-- Start of Given information --

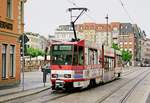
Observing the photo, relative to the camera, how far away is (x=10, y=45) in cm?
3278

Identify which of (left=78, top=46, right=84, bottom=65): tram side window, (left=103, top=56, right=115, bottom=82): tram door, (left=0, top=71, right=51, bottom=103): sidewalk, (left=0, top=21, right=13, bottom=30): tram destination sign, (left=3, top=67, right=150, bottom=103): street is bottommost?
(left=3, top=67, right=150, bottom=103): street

-- End of Given information --
-- Start of Given information --

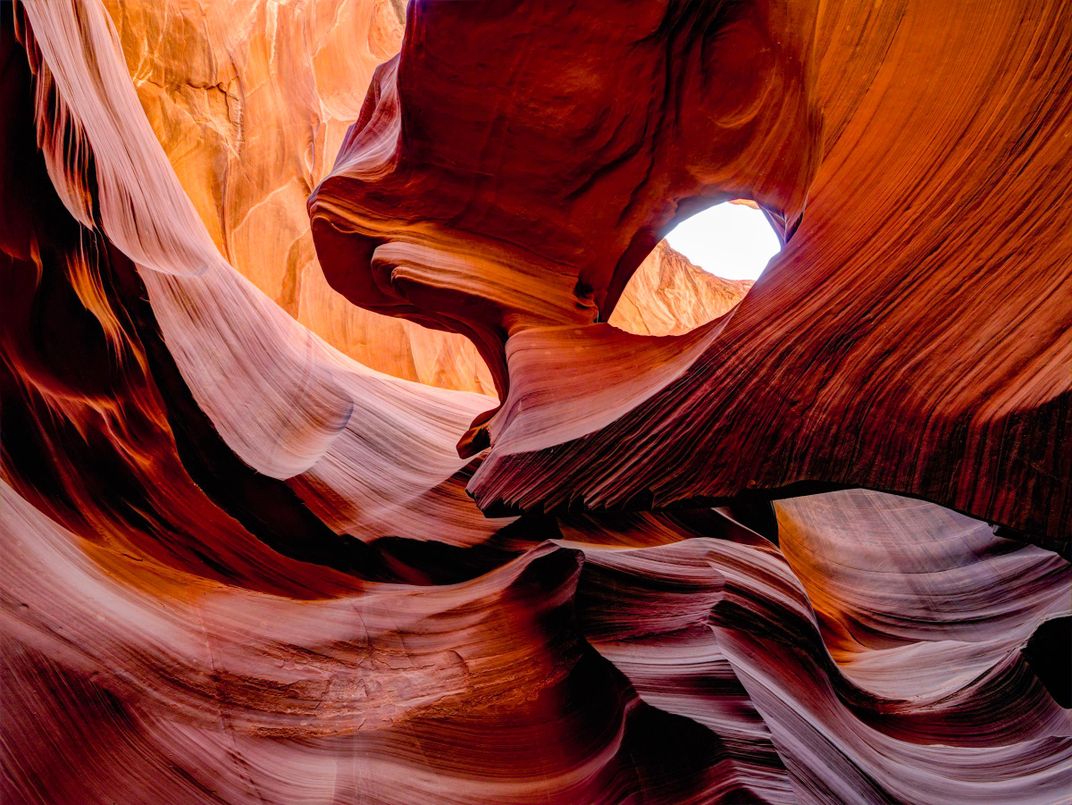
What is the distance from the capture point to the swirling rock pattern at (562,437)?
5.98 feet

-- End of Given information --
-- Start of Given information --

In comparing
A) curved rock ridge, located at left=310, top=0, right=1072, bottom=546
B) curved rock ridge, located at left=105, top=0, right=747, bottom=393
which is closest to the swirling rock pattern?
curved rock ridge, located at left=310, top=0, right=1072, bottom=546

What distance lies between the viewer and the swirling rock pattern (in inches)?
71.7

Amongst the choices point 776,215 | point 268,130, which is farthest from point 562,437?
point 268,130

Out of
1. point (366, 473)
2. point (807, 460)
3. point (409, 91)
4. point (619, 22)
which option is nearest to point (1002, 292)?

-- End of Given information --

* **Description of the task**: Copy out, word for word, the lines of the records that begin at the line containing "Amongst the choices" and stop after the line containing "which option is nearest to point (1002, 292)?".

* **Exercise output**:
Amongst the choices point 776,215 | point 268,130, which is farthest from point 562,437?
point 268,130

Out of
1. point (366, 473)
2. point (807, 460)
3. point (409, 91)
4. point (619, 22)
which option is nearest to point (1002, 292)?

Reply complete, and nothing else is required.